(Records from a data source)
_____

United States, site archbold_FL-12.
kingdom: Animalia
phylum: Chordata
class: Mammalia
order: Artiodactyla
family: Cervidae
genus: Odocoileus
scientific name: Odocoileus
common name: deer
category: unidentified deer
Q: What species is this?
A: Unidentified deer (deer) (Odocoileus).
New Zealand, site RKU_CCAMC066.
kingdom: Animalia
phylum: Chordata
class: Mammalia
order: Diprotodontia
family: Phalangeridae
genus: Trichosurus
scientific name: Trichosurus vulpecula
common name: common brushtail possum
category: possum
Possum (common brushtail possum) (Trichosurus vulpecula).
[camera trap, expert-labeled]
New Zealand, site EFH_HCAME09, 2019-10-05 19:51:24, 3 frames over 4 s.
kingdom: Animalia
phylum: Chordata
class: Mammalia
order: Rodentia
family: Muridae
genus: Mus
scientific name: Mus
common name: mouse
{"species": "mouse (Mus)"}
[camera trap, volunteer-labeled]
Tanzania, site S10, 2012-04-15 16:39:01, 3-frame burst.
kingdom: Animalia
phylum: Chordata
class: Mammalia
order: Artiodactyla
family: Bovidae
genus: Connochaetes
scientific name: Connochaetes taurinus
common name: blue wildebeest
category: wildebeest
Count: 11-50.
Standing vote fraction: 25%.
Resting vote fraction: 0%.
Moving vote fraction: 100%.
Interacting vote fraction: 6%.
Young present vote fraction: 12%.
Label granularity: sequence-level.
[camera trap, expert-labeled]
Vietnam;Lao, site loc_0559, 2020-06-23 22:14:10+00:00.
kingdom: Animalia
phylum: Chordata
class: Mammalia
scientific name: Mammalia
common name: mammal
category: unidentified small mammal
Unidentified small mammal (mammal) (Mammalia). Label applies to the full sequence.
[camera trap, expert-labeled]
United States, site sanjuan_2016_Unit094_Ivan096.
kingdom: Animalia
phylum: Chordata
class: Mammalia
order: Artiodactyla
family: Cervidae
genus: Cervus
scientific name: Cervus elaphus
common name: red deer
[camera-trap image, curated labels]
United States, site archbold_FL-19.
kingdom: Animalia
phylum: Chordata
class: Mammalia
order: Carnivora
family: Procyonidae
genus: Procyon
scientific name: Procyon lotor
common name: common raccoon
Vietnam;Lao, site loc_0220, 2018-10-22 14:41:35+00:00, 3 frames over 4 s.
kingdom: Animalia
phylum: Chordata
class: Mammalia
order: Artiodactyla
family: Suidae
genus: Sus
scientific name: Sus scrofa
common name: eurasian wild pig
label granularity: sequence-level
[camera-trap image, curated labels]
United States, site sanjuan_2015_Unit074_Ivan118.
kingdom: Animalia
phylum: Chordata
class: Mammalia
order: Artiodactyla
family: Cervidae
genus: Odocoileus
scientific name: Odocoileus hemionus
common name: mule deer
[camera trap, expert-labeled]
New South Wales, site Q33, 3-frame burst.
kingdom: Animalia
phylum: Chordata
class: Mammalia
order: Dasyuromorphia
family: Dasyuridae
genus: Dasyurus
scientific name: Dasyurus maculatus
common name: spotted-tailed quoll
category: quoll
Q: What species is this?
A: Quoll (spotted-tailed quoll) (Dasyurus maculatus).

_____

* [ACTIVITY] Line by line, set the records above down again exactly.

* [RESPONSE AREA]
United States, site archbold_FL-12.
kingdom: Animalia
phylum: Chordata
class: Mammalia
order: Artiodactyla
family: Cervidae
genus: Odocoileus
scientific name: Odocoileus
common name: deer
category: unidentified deer
Q: What species is this?
A: Unidentified deer (deer) (Odocoileus).
New Zealand, site RKU_CCAMC066.
kingdom: Animalia
phylum: Chordata
class: Mammalia
order: Diprotodontia
family: Phalangeridae
genus: Trichosurus
scientific name: Trichosurus vulpecula
common name: common brushtail possum
category: possum
Possum (common brushtail possum) (Trichosurus vulpecula).
[camera trap, expert-labeled]
New Zealand, site EFH_HCAME09, 2019-10-05 19:51:24, 3 frames over 4 s.
kingdom: Animalia
phylum: Chordata
class: Mammalia
order: Rodentia
family: Muridae
genus: Mus
scientific name: Mus
common name: mouse
{"species": "mouse (Mus)"}
[camera trap, volunteer-labeled]
Tanzania, site S10, 2012-04-15 16:39:01, 3-frame burst.
kingdom: Animalia
phylum: Chordata
class: Mammalia
order: Artiodactyla
family: Bovidae
genus: Connochaetes
scientific name: Connochaetes taurinus
common name: blue wildebeest
category: wildebeest
Count: 11-50.
Standing vote fraction: 25%.
Resting vote fraction: 0%.
Moving vote fraction: 100%.
Interacting vote fraction: 6%.
Young present vote fraction: 12%.
Label granularity: sequence-level.
[camera trap, expert-labeled]
Vietnam;Lao, site loc_0559, 2020-06-23 22:14:10+00:00.
kingdom: Animalia
phylum: Chordata
class: Mammalia
scientific name: Mammalia
common name: mammal
category: unidentified small mammal
Unidentified small mammal (mammal) (Mammalia). Label applies to the full sequence.
[camera trap, expert-labeled]
United States, site sanjuan_2016_Unit094_Ivan096.
kingdom: Animalia
phylum: Chordata
class: Mammalia
order: Artiodactyla
family: Cervidae
genus: Cervus
scientific name: Cervus elaphus
common name: red deer
[camera-trap image, curated labels]
United States, site archbold_FL-19.
kingdom: Animalia
phylum: Chordata
class: Mammalia
order: Carnivora
family: Procyonidae
genus: Procyon
scientific name: Procyon lotor
common name: common raccoon
Vietnam;Lao, site loc_0220, 2018-10-22 14:41:35+00:00, 3 frames over 4 s.
kingdom: Animalia
phylum: Chordata
class: Mammalia
order: Artiodactyla
family: Suidae
genus: Sus
scientific name: Sus scrofa
common name: eurasian wild pig
label granularity: sequence-level
[camera-trap image, curated labels]
United States, site sanjuan_2015_Unit074_Ivan118.
kingdom: Animalia
phylum: Chordata
class: Mammalia
order: Artiodactyla
family: Cervidae
genus: Odocoileus
scientific name: Odocoileus hemionus
common name: mule deer
[camera trap, expert-labeled]
New South Wales, site Q33, 3-frame burst.
kingdom: Animalia
phylum: Chordata
class: Mammalia
order: Dasyuromorphia
family: Dasyuridae
genus: Dasyurus
scientific name: Dasyurus maculatus
common name: spotted-tailed quoll
category: quoll
Q: What species is this?
A: Quoll (spotted-tailed quoll) (Dasyurus maculatus).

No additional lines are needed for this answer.